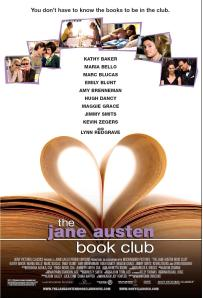 ja_book_club_movie_poster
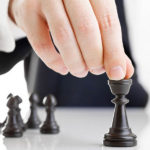 Importancia De Un Líder - Liderazgo Y Éxito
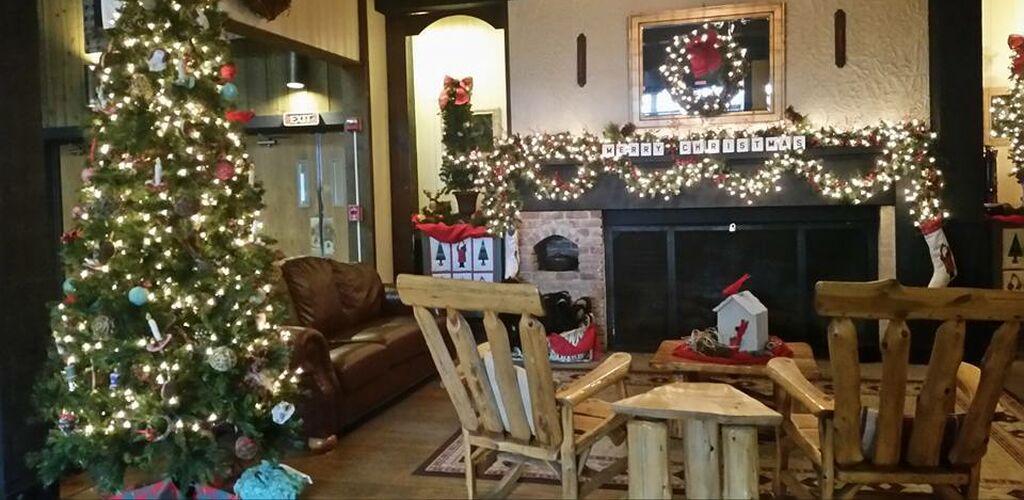 Shawnee Christmas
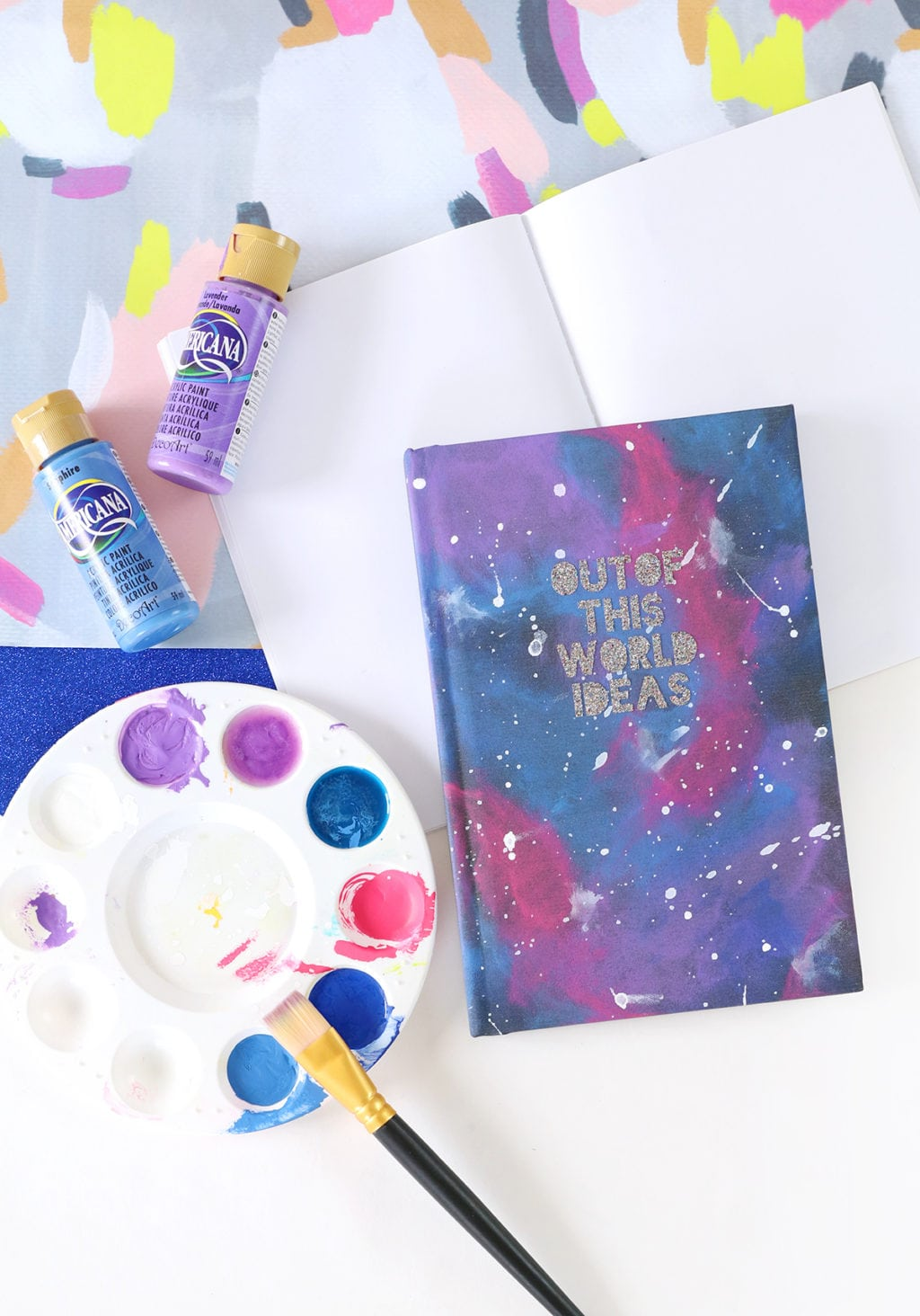 Diy glitter notebook cover - Diy Galaxy Painted Notebook Damask Love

○ ○ ○ ○ ○

No pictures belong in the copy. Retype exactly, and only, the lines from the line containing "Importancia De Un Líder - Liderazgo Y Éxito" through the last line of the data, both included.

ANSWER AREA:
 Importancia De Un Líder - Liderazgo Y Éxito
 Shawnee Christmas
 Diy glitter notebook cover - Diy Galaxy Painted Notebook Damask Love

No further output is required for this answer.